After team dinners on the road, director of strength and conditioning Jason Kabo took them to the sometimes hit-or-miss hotel fitness room to get in a workout. Occasionally they stumbled onto a rare treasure, such as one in Michigan with a squat rack.
Kabo said Jacobsen lifted six or even seven days a week during the season. Initially that involved a lot of balance work and upper body exercises, back one day, chest the next. When they finished, Koba whipped up a protein shake for recovery.
'We were inseparable,' Kabo said.
Jacobsen missed three weeks of Purdue's summer program prior to last season while helping Team USA win gold at another FIBA event: the U17 World Cup. He came back around 210 pounds — gangly, at least relative to most Big Ten big men.
Players struggle to add weight before the season because they are working so hard on their conditioning. Same goes for in season, since they burn so many calories on a near daily basis. Jacobsen managed to get up to the 230 range by the time of the injury. According to Kabo, because post-surgery recovery kept Jacobsen out of the weight room, he dropped almost all the way back to his arrival weight.
One of the only positives Jacobsen could take from the injury was how it allowed him to begin gaining weight faster than if he had been playing.
Kabo said while Jacobsen lost weight post-surgery, he did not lose muscle mass. With those one-on-one workouts, he eventually added 35 pounds to his bench press max.
He started summer practice at 253 pounds. Only one day in, he said he already felt harder to displace in the post.
'We hope that he can continue to do that, or at the worst maintain his weight,' Painter said. 'Once you get into the season, you're not going to gain weight. But if you can maintain, that really helps.'
Kaufman-Renn did not want to publicly judge the impact of a bigger Jacobsen off a single practice.
He gladly spoke about what the center's return means for a national championship-aspirant team.
'I'm really looking forward to, not just him, but the combination of Braden and him playing together, and me being able to play the 4 and kind of play alongside them — just because he's such a lob threat and he can shoot the ball,' Kaufman-Renn said. 'I really think that opens up some things. Obviously I'm not as much of a lob threat, so to give Braden that option to go to consistently — I think it's going to be key for our team.'
Offensively, Jacobsen's goal is to be difficult to define. He wants to excel in all variants of pick-and-roll action. He wants to stretch defenses with the perimeter touch he barely had time to display prior to last season's injury.
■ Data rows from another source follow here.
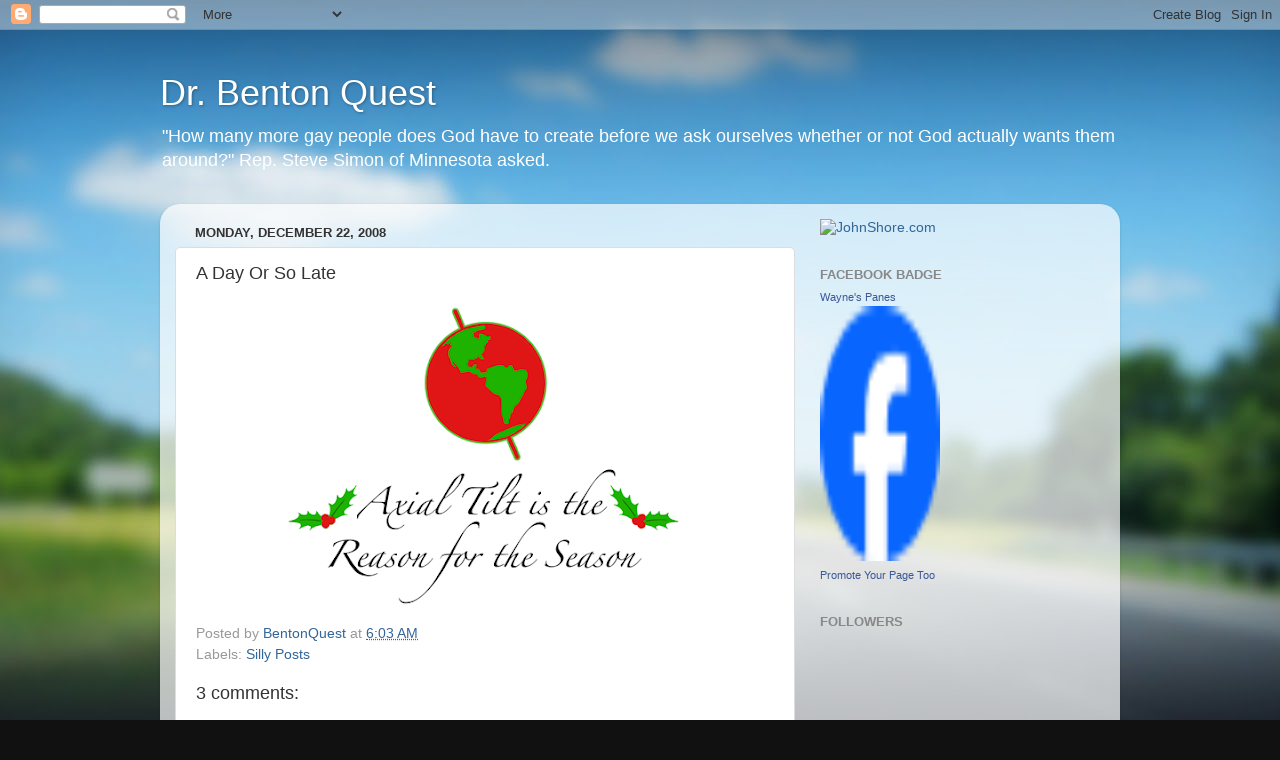

--- FILE ---
content_type: text/html; charset=utf-8
request_url: https://www.google.com/recaptcha/api2/aframe
body_size: 250
content:
<!DOCTYPE HTML><html><head><meta http-equiv="content-type" content="text/html; charset=UTF-8"></head><body><script nonce="F21tAZ3I8jWvJ9KZMghP0g">/** Anti-fraud and anti-abuse applications only. See google.com/recaptcha */ try{var clients={'sodar':'https://pagead2.googlesyndication.com/pagead/sodar?'};window.addEventListener("message",function(a){try{if(a.source===window.parent){var b=JSON.parse(a.data);var c=clients[b['id']];if(c){var d=document.createElement('img');d.src=c+b['params']+'&rc='+(localStorage.getItem("rc::a")?sessionStorage.getItem("rc::b"):"");window.document.body.appendChild(d);sessionStorage.setItem("rc::e",parseInt(sessionStorage.getItem("rc::e")||0)+1);localStorage.setItem("rc::h",'1769809111214');}}}catch(b){}});window.parent.postMessage("_grecaptcha_ready", "*");}catch(b){}</script></body></html>

--- FILE ---
content_type: text/javascript;charset=utf-8
request_url: https://www.intensedebate.com/comment/80b01e6d908f23b49a3361b833d11b05/blogger
body_size: 1751
content:
if (!window['ID___Nonce']){window.ID___Nonce='84f6c021afccc60858b5e6329e3ead888834c27a95408253210125424adbb32c|1769809108';}if (!window['ID___Acct']){window.ID___Acct='80b01e6d908f23b49a3361b833d11b05';}	var IDHost = "https://www.intensedebate.com/";
	var acct = "80b01e6d908f23b49a3361b833d11b05";
	var elements = document.getElementsByTagName("H3");
	var postTitles = Array();
	var browser=navigator.appName;
	var postTimes = Array();
	var postAuthors = Array();
	var postCats = Array();
	var thisdate = new Date();
	var newImage = new Image();
	newImage.src ="https://www.intensedebate.com/remoteVisit.php?acct="+acct+"&time="+thisdate.getTime();
	newImage.style.display = "none";
	var windowLocation = window.location.toString();
	
	var divIDC = document.createElement("div");
	divIDC.id = "idc-container";
	
	function idcomments_init() {
		document.body.appendChild(newImage);
		
		postTitles = Array();
		
		for(var k=0; k<elements.length ; k++)  {
			if(elements[k].className.indexOf("post-title")>=0) {
		    	postTitles[postTitles.length] = elements[k];
			}
		}
		
		var abbrs = document.getElementsByTagName("abbr");
		for(var i=0; i<abbrs.length; i++) {
			if(abbrs[i].className == "published") {
				postTimes[postTimes.length] = abbrs[i].title;
			}
		}
		
		var spans = document.getElementsByTagName("SPAN");
		for(var i=0; i<spans.length; i++) {
			if(spans[i].className == "fn") {
				postAuthors[postAuthors.length] = spans[i].innerHTML;
			}
			
			if(spans[i].className == "post-labels") {
				var catStr = "";
				for(var j=0; j<spans[i].childNodes.length; j++) {
					if(spans[i].childNodes[j] && spans[i].childNodes[j].href && spans[i].childNodes[j].href.length>0) {
						catStr += spans[i].childNodes[j].innerHTML + "|";
					}
				}
				
				postCats[postCats.length] = catStr;
			}
		}
		
		if(postTitles.length>1 || windowLocation.substr(windowLocation.length - 14) == ".blogspot.com/" || windowLocation.indexOf('.blogspot.com/search')>=0) {
			for(var k=0; k<postTitles.length ; k++) {
				var permaLink = "";
				var titleChildren = postTitles[k].childNodes;
				for(var x=0; x<titleChildren.length ; x++)  {
					if (titleChildren[x].tagName == "A") {
						permaLink = titleChildren[x].href;
					}
				} 
				
				var postChildren = postTitles[k].parentNode.childNodes;
				for(var j=0; j<postChildren.length ; j++) {
					if(postChildren[j].className == "post-footer") {
						if(browser == "Microsoft Internet Explorer"){
							var postid = postTitles[k].parentNode.childNodes[0].name;
							var posttitle = postTitles[k].childNodes[0].innerHTML;
						} else {
							var postid = postTitles[k].parentNode.childNodes[1].name;
							var posttitle = postTitles[k].childNodes[1].innerHTML;
						}
						
						var postFooter = postChildren[j];
						var newScript = document.createElement("script");
						newScript.src = 'https://www.intensedebate.com/js/getCommentLink.php?acct='+acct+'&postid='+postid+'&posttitle='+encodeURIComponent(posttitle)+'&posturl='+permaLink+'&src=blogger&posttime='+encodeURIComponent(postTimes[k])+'&postauthor='+encodeURIComponent(postAuthors[k])+'&postcategories='+encodeURIComponent(postCats[k]);						
						newScript.type = "text/javascript";
						newScript.defer = "defer";
						var footerChildren = postFooter.childNodes;
						for(i=0; i<footerChildren.length; i++) {
							if(document.getElementById("PostCommentLink")) {
										document.getElementById("PostCommentLink").innerHTML = "";
										document.getElementById("PostCommentLink").appendChild(newScript);
							}
							footerSubChildren = footerChildren[i].childNodes;
							for(m=0; m<footerSubChildren.length; m++) {
								if(footerSubChildren[m].className == "post-comment-link") {
									if(footerSubChildren[m].innerHTML.length<=40) {
										footerSubChildren[m].innerHTML = "";
										
										footerSubChildren[m].appendChild(newScript);
									}
								}
							}
						}
					}
				}
			}
		}	
		else if(postTitles.length==1) {
			if((document.getElementById("comments-block") && document.getElementById("comments-block").childNodes.length<=1) || !document.getElementById("comments-block")) {
				var postChildren = postTitles[0].parentNode.childNodes;
				for(var j=0; j<postChildren.length ; j++)  {
					if(postChildren[j].className == "post-footer") {
						var postFooter = postChildren[j];
						var newScript = document.createElement("script");
						newScript.src = 'https://www.intensedebate.com/comment/'+acct+'';
						newScript.type = "text/javascript";
						newScript.defer = "defer";
						
						if(document.getElementById('backlinks-container')!=null) {
							postFooter.insertBefore(document.getElementById('backlinks-container'), postFooter.firstChild);
						}
						
						if(document.getElementById("id-comments-neo"))
							document.getElementById("comments").id="idc-container";
							
						postFooter.insertBefore(newScript, postFooter.firstChild);
						postFooter.insertBefore(divIDC, postFooter.firstChild);
					}
				}
				
				if(document.getElementById("comments"))
					document.getElementById("comments").style.display = "none";
			}
		}
	}

	function chkLoaded() {
		//if(!document.getElementById("blog-pager"))
		if(('80b01e6d908f23b49a3361b833d11b05'=='ddc63004ec80a8d8ff76b6ff892c02cc' && !document.getElementById("footer")) || ('80b01e6d908f23b49a3361b833d11b05'!='ddc63004ec80a8d8ff76b6ff892c02cc' && !document.getElementById("blog-pager"))) {
			setTimeout("chkLoaded()", 100);
		} else {
			idcomments_init();
			if(postTitles.length>1)
				setTimeout("needReload()", 100);
		}
	}
	
	function needReload() {
		var scripts = document.getElementsByTagName("script");
		var count = 0;
		for(var i=0; i<scripts.length; i++) {
			if(scripts[i].src.indexOf("intensedebate.com/js/getCommentLink.php")>0)
				count++;
		}
		
		if(count<1) {
			setTimeout("chkLoaded();", 300);
		} else {
			setTimeout("needReload()", 100);
		}
	}
	
	chkLoaded();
He should immediately become one of the better shot-blockers in the Big Ten. Despite what assumptions one might make from his size, though, Painter said Jacobsen must establish himself as a consistent rebounder.
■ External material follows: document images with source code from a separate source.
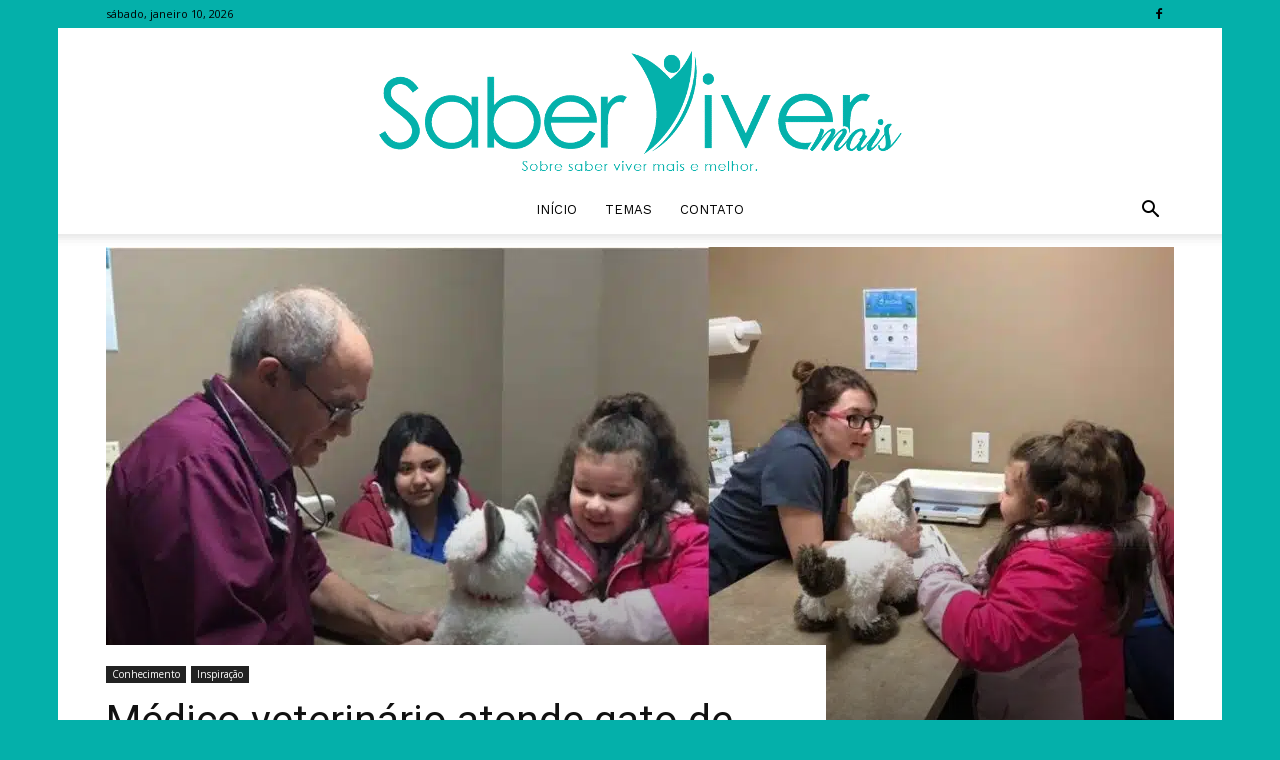

--- FILE ---
content_type: text/html; charset=utf-8
request_url: https://www.google.com/recaptcha/api2/aframe
body_size: 265
content:
<!DOCTYPE HTML><html><head><meta http-equiv="content-type" content="text/html; charset=UTF-8"></head><body><script nonce="2-73oQCk0AJw1o_iQrpPsQ">/** Anti-fraud and anti-abuse applications only. See google.com/recaptcha */ try{var clients={'sodar':'https://pagead2.googlesyndication.com/pagead/sodar?'};window.addEventListener("message",function(a){try{if(a.source===window.parent){var b=JSON.parse(a.data);var c=clients[b['id']];if(c){var d=document.createElement('img');d.src=c+b['params']+'&rc='+(localStorage.getItem("rc::a")?sessionStorage.getItem("rc::b"):"");window.document.body.appendChild(d);sessionStorage.setItem("rc::e",parseInt(sessionStorage.getItem("rc::e")||0)+1);localStorage.setItem("rc::h",'1768022717374');}}}catch(b){}});window.parent.postMessage("_grecaptcha_ready", "*");}catch(b){}</script></body></html>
Purdue already bolstered one of last season's vulnerabilities when it brought on Cluff. Painter pointed out how last season's team was one of the nation's most efficient in transition, but could not capitalize enough due to its rebounding shortcomings.
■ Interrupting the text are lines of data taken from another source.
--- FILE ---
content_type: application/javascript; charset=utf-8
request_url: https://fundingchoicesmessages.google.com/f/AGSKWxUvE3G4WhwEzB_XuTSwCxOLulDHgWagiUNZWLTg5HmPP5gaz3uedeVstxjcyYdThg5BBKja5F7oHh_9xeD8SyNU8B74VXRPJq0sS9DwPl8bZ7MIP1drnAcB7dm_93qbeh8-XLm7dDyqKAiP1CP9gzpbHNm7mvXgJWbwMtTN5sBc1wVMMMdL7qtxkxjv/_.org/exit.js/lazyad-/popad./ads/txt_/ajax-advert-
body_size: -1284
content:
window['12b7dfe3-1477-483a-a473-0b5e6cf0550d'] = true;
Last season, under the circumstances, that issue was at least understandable, if not entirely acceptable. This season, Purdue endeavors to give opponents a painfully small margin for error in all facets. The development Jacobsen reaches for this summer remains essential to that.
The international competition in Switzerland becomes the next stage. Former Purdue assistant and Notre Dame coach Micah Shrewsberry serves as one of the assistants. For the training camp in Colorado Springs, Purdue assistant Brandon Brantley sent Jacobsen's summer program to Shrewsberry, one of the Team USA assistant coaches.
Jacobsen said he began to feel like himself again about a month before summer practice began. He's also a new self — one he's eager to finally inflict on the Big Ten.